> _Material to process_
★ ★ ★ ★
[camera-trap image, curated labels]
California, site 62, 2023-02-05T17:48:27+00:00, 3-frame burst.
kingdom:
★ ★ ★ ★
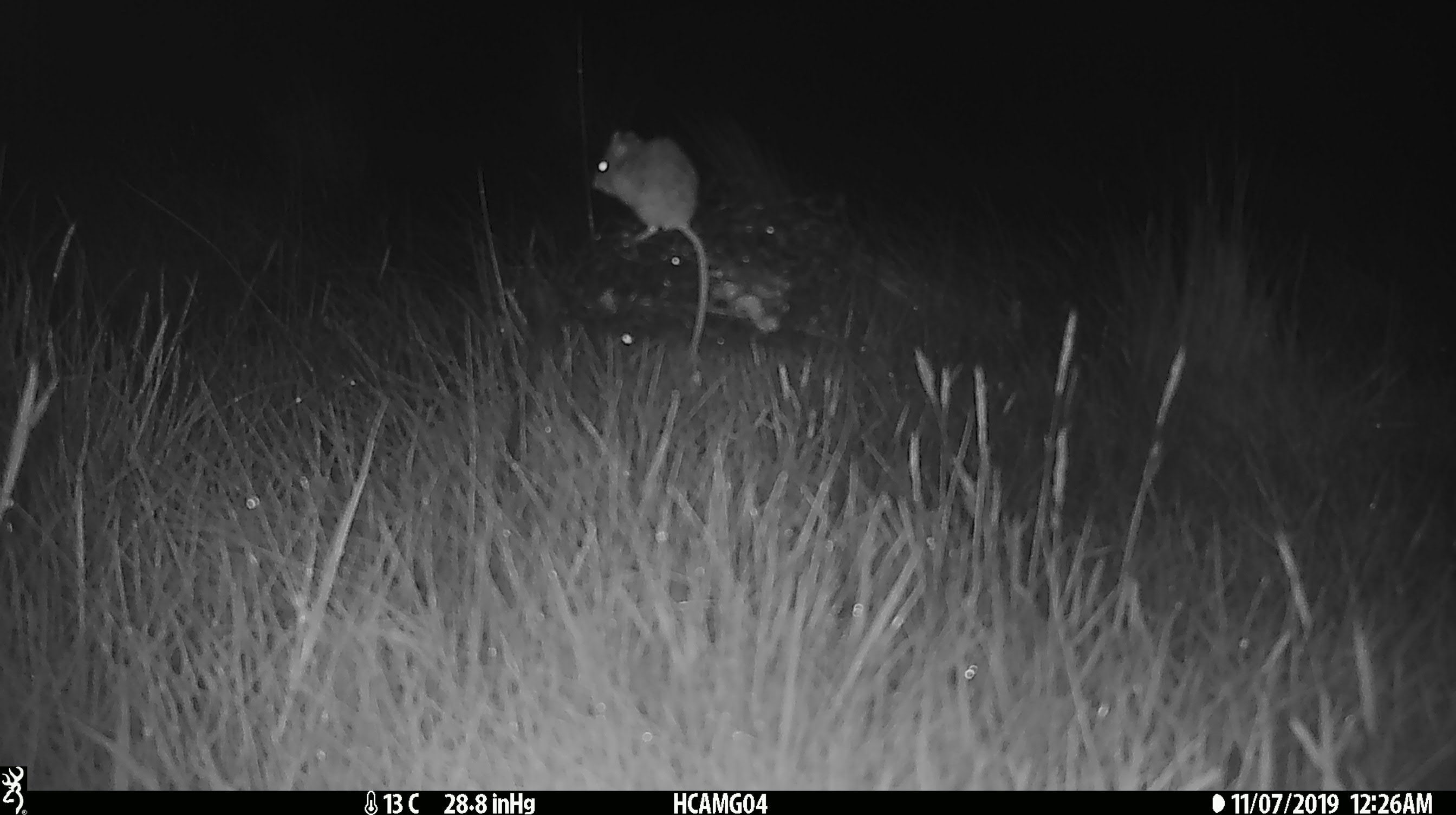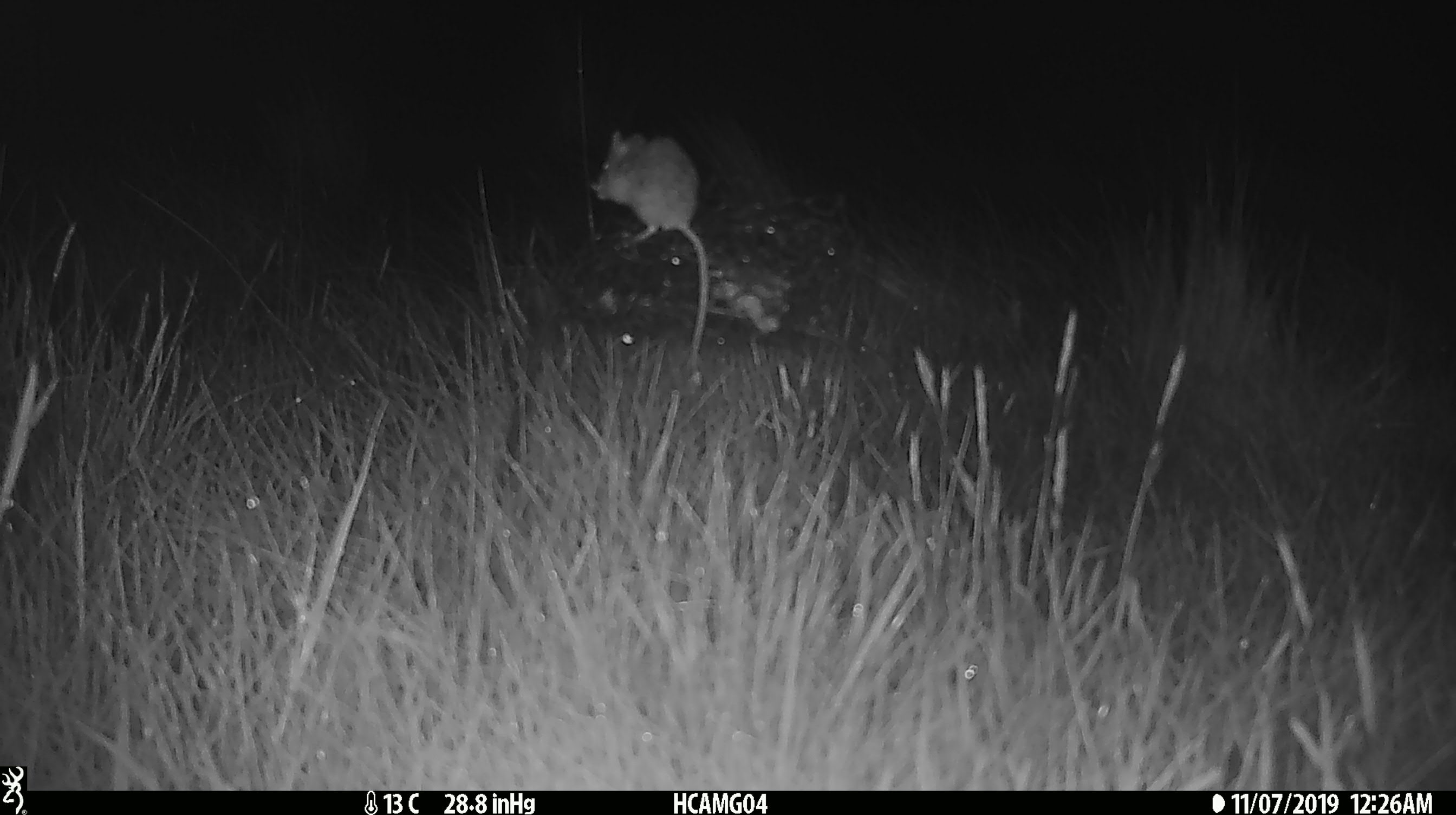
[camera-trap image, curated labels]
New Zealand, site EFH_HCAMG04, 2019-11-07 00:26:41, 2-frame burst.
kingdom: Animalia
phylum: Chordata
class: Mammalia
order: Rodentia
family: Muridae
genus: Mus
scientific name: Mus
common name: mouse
★ ★ ★ ★
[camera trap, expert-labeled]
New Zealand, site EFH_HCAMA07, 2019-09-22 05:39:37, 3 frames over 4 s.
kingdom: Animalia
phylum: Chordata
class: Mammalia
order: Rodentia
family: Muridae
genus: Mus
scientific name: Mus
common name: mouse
★ ★ ★ ★
> _Exercise_
In the listing above, find each line with the word "burst" and copy it.

> _Exercise solution_
California, site 62, 2023-02-05T17:48:27+00:00, 3-frame burst.
New Zealand, site EFH_HCAMG04, 2019-11-07 00:26:41, 2-frame burst.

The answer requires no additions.